┌─ LISTED RECORDS
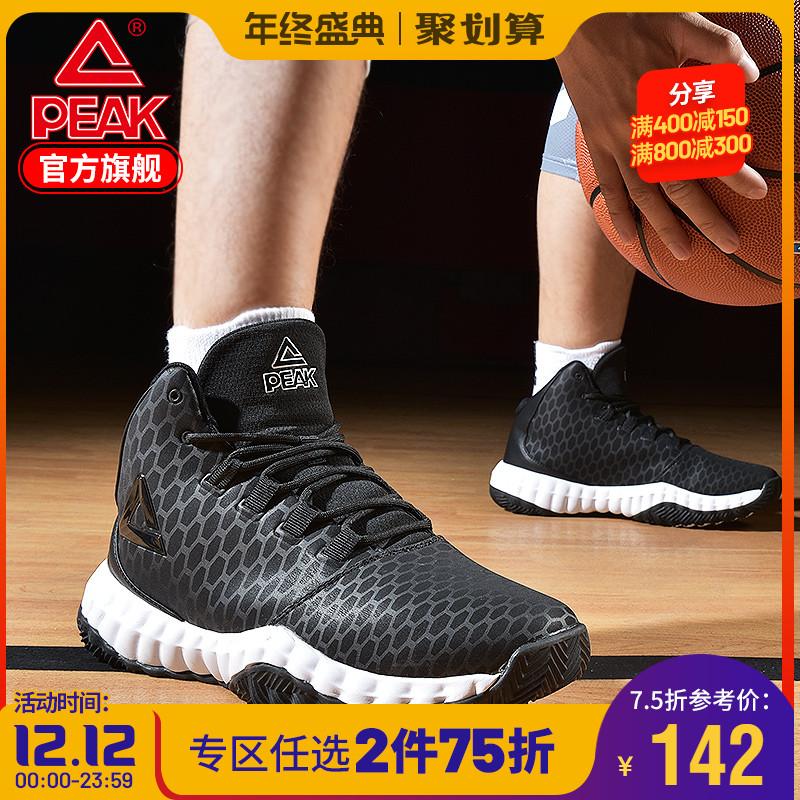 匹克2019秋季新款篮球鞋轻便耐磨防滑外场战靴正品学生运动鞋男鞋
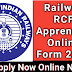 Railway RCF Apprentice Online Form 2020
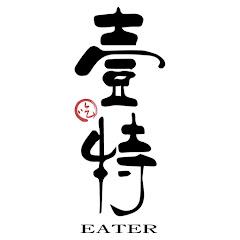 壹特EATER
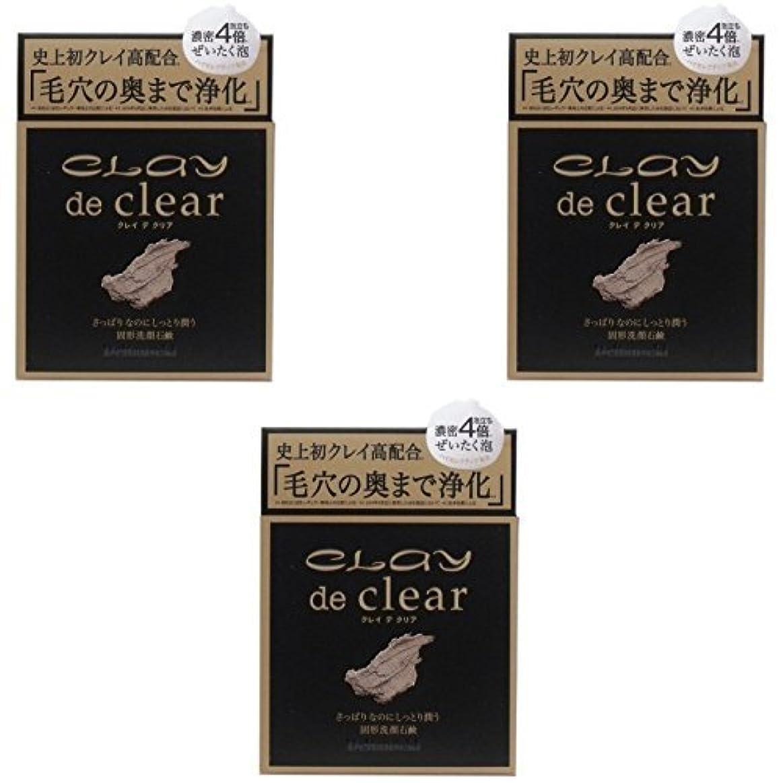 服を洗う祝福メッセンジャー【まとめ買い】クレイ デ クリア フェイシャルソープ 80g【×3個】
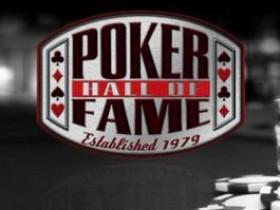 WSOP宣布2017扑克名人堂最终入围者名单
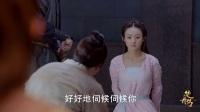 Agent.Princess.2017.EP09.HD1080P.X264.AAC.Mandarin.CHS.Mp4Ba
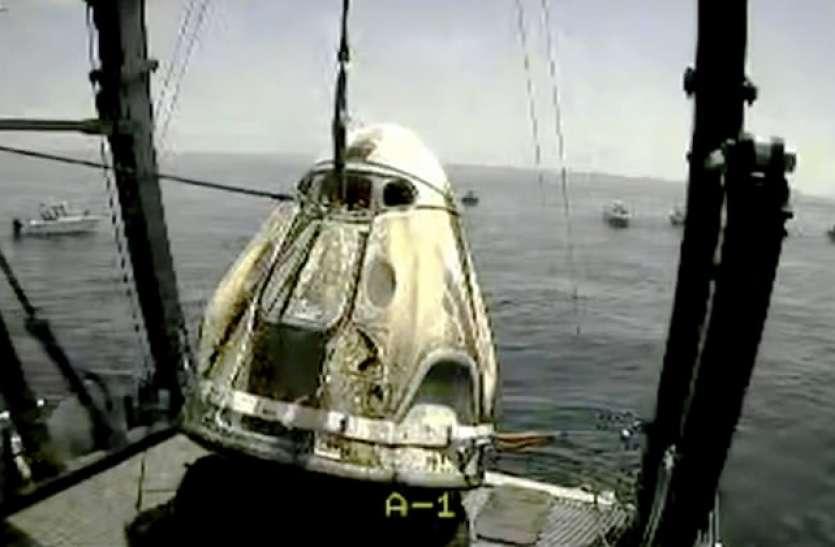 63 दिन बिताने के बाद NASA के अंतरिक्ष यात्री समुद्र में उतरे, 45 वर्षों में ऐसा पहला मौका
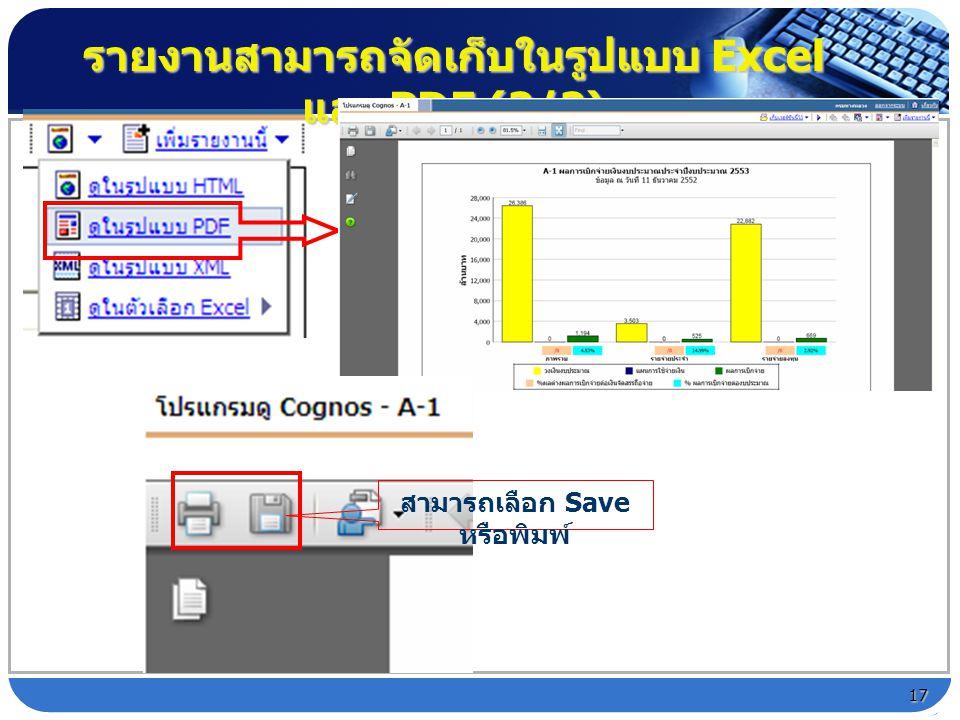 รายงานสามารถจัดเก็บในรูปแบบ Excel และ PDF (2/2)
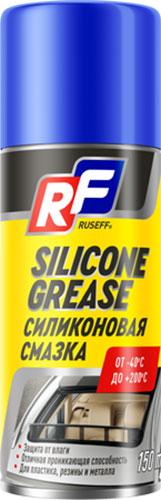 Ruseff – силиконовая смазка (аэрозоль)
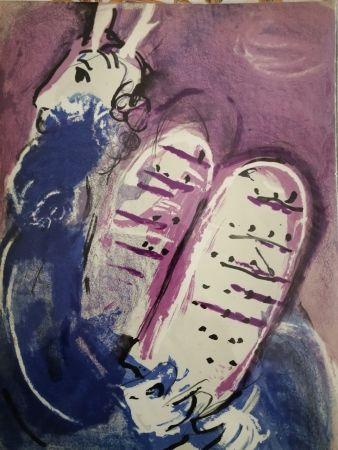 Lithograph Chagall - Moise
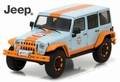 Jeep Wrangler Unlimited 2015 Licht  Blauw GULF   Light blue 1/43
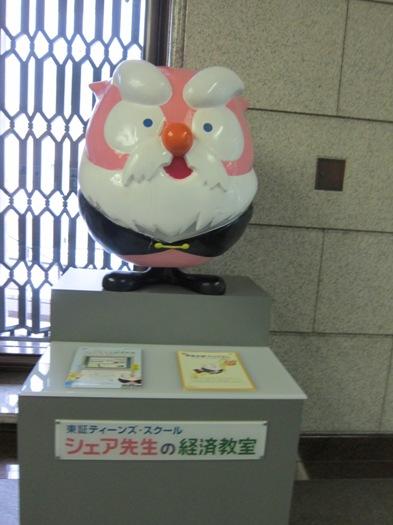 東京証券取引所012.jpg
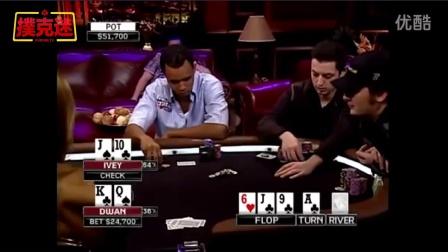 德州扑克Tom Dwan精彩手牌08:对战Phil Ivey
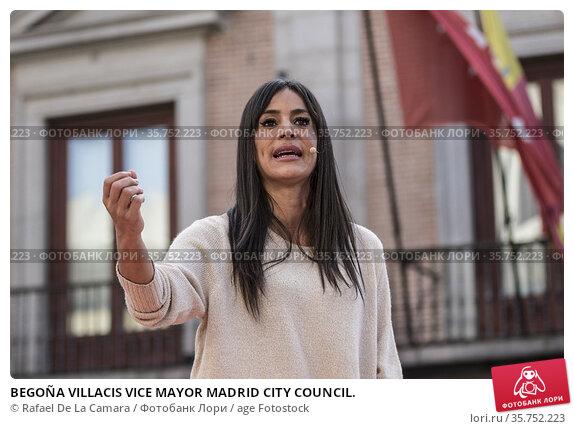 BEGOÑA VILLACIS VICE MAYOR MADRID CITY COUNCIL. Редакционное фото, фотограф Rafael De La Camara / age Fotostock / Фотобанк Лори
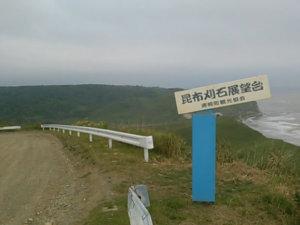 urahoro kobukariishi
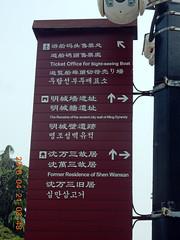 2016_04_210187 (Gwydion M. Williams) Tags: china gate nanjing jiangsu citygate gateofchinananjing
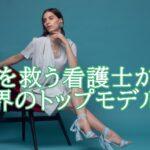 萬波ユカは看護師からモデルへ!出身や事務所は?広告モデルの経歴が凄い。
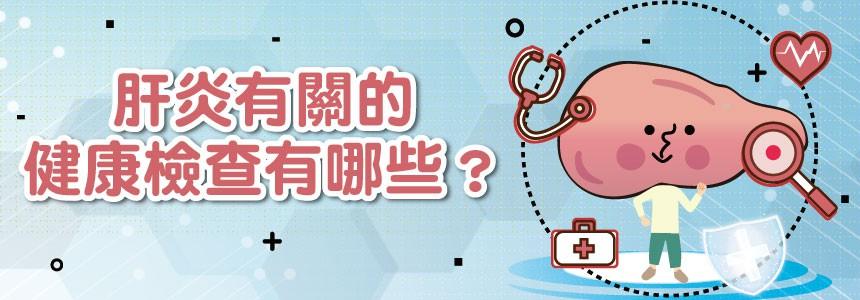 肝炎有關的健康檢查有哪些
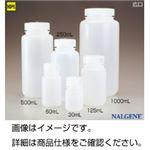 (まとめ)ナルゲンエコノミーPE瓶広口 125ml【×50セット】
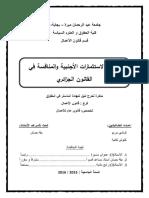 تحفيز الاستثمارات الاجنبية و المنافسة في القانون الجزائري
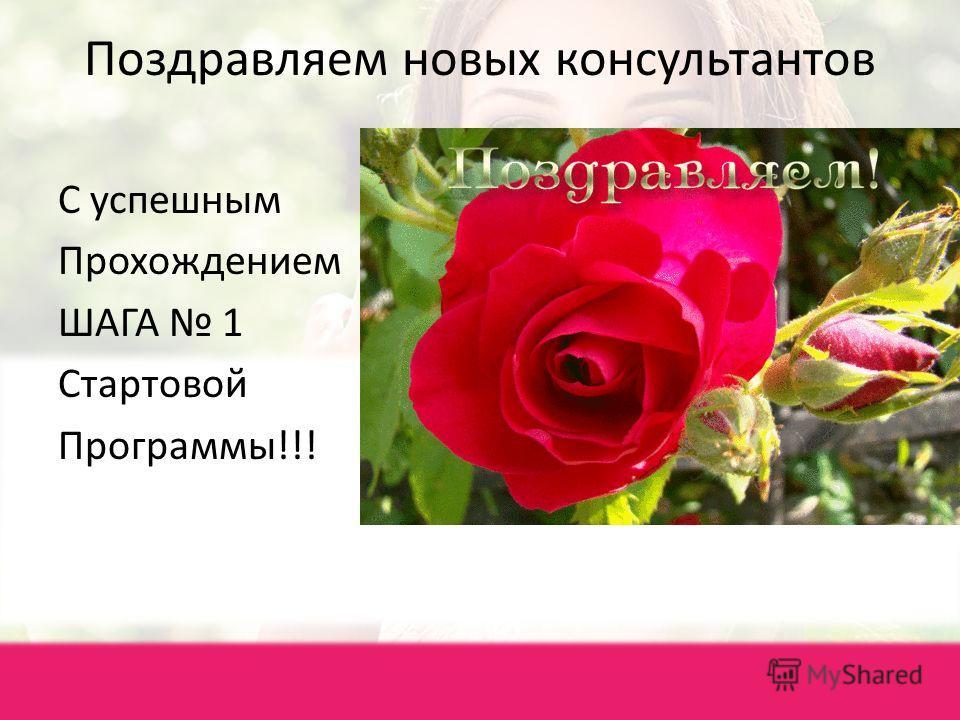 Поздравляем новых консультантов С успешным Прохождением ШАГА 1 Стартовой Программы!!!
└─
■ **DIRECTIONS FOR THIS TASK**: Although the records above contain pictures, output every line exactly and leave the pictures out.

■ **ANSWER TO THE PROBLEM**:
 匹克2019秋季新款篮球鞋轻便耐磨防滑外场战靴正品学生运动鞋男鞋
 Railway RCF Apprentice Online Form 2020
 壹特EATER
 服を洗う祝福メッセンジャー【まとめ買い】クレイ デ クリア フェイシャルソープ 80g【×3個】
 WSOP宣布2017扑克名人堂最终入围者名单
 Agent.Princess.2017.EP09.HD1080P.X264.AAC.Mandarin.CHS.Mp4Ba
 63 दिन बिताने के बाद NASA के अंतरिक्ष यात्री समुद्र में उतरे, 45 वर्षों में ऐसा पहला मौका
 รายงานสามารถจัดเก็บในรูปแบบ Excel และ PDF (2/2)
 Ruseff – силиконовая смазка (аэрозоль)
 Lithograph Chagall - Moise
 Jeep Wrangler Unlimited 2015 Licht  Blauw GULF   Light blue 1/43
 東京証券取引所012.jpg
 德州扑克Tom Dwan精彩手牌08:对战Phil Ivey
 BEGOÑA VILLACIS VICE MAYOR MADRID CITY COUNCIL. Редакционное фото, фотограф Rafael De La Camara / age Fotostock / Фотобанк Лори
 urahoro kobukariishi
 2016_04_210187 (Gwydion M. Williams) Tags: china gate nanjing jiangsu citygate gateofchinananjing
 萬波ユカは看護師からモデルへ!出身や事務所は?広告モデルの経歴が凄い。
 肝炎有關的健康檢查有哪些
 (まとめ)ナルゲンエコノミーPE瓶広口 125ml【×50セット】
 تحفيز الاستثمارات الاجنبية و المنافسة في القانون الجزائري
 Поздравляем новых консультантов С успешным Прохождением ШАГА 1 Стартовой Программы!!!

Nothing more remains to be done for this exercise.